JP2002278582A - Analysis system for baby's voice - Google Patents

Abstract

PROBLEM TO BE SOLVED: To understand the reason for a baby's crying, from the crying voice of the baby. SOLUTION: A baby's voice analysis system is provided with a microphone 1 for fetching the crying voice of the baby as voice signals, an A/D converter 2 for sampling the voice signal fetched by the microphone 1 by a prescribed sampling frequency and analog/digital converting it, a voice analysis part 3 for analyzing the voice signal sampled in the A/D converter 2 and calculating a feature amount based on a frequency spectrum, a reason-for-crying estimation part 4 for estimating the reason-for-crying, on the basis of the feature amount of the voice signal obtained in the voice analysis part 3, and an estimated result display part 5 for displaying an estimated result in the reason-for-crying estimation part 4.

Description

DETAILED DESCRIPTION OF THE INVENTION

[0001]

BACKGROUND OF THE INVENTION 1. Field of the Invention The present invention relates to a baby's voice analysis system which analyzes a baby's cry, estimates the mental state of the baby, and displays it.

[0002]

2. Description of the Related Art Infants have no words, but express a certain psychological state by making a voice. For example, laugh if you are in a good mood and cry if you feel any discomfort. That is,
Infants try to complain of inconvenience by crying, and cry when they feel any discomfort. Mothers and those involved in childcare understand the causes and try to resolve inconveniences. However, in general, it is often difficult to estimate the cause of the discomfort from the cry of infants, and this tends to cause childcare staff to feel childcare stress.

[0003]

SUMMARY OF THE INVENTION The present invention has been made in view of the above circumstances, and an object of the present invention is to provide a voice analysis system for an infant which enables the cause of the infant's cry to be grasped from the baby's cry. Aim.

[0004]

A voice analysis system according to the present invention receives a baby's voice signal and analyzes the waveform of the voice signal (frequency analysis, waveform envelope shape analysis, etc.) to obtain the voice signal. Waveform analysis results (frequency spectrum,
Voice analysis means for calculating a characteristic amount based on an envelope shape, etc., a crying cause estimating means for estimating a crying cause of an infant based on the characteristic amount calculated by the voice analyzing unit, and a crying cause estimating means. Display means for displaying the cause of the crying.

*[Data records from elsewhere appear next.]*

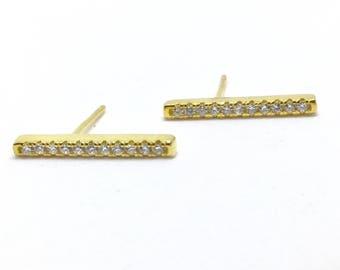 Set the gold bar earrings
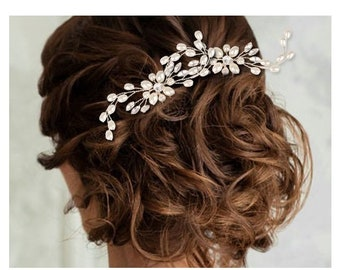 Set of 2 gold Crystal Swarovski pins, romantic wedding, rhinestones delicate for brides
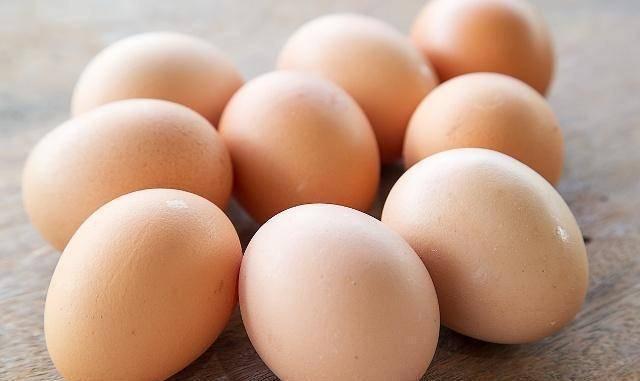 每天吃一个鸡蛋,和每天吃两个鸡蛋,哪个对身体更健康?不妨一看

[0005] That is, the present inventor aims at infants,
Speech signals at the time of pain (immediately after injection), fasting (before lactation or before weaning food), and sleepiness (before going to bed after meals) were collected, and frequency analysis of the speech signals was performed. As a result, it was confirmed that the waveform of the audio signal, for example, the feature amount based on the frequency spectrum shows different patterns at the time of pain, at the time of fasting, and at the time of sleepiness. The present invention is based on this fact.

According to the present invention, since the waveform of a voice signal when a baby is crying is analyzed, the cause of the crying is estimated from the characteristic amount based on the waveform analysis result, and the estimation result is displayed. The cause of the infant's cry can be shown to the childcare staff with high accuracy. This enables childcare support to reduce the childcare burden on the childcare staff.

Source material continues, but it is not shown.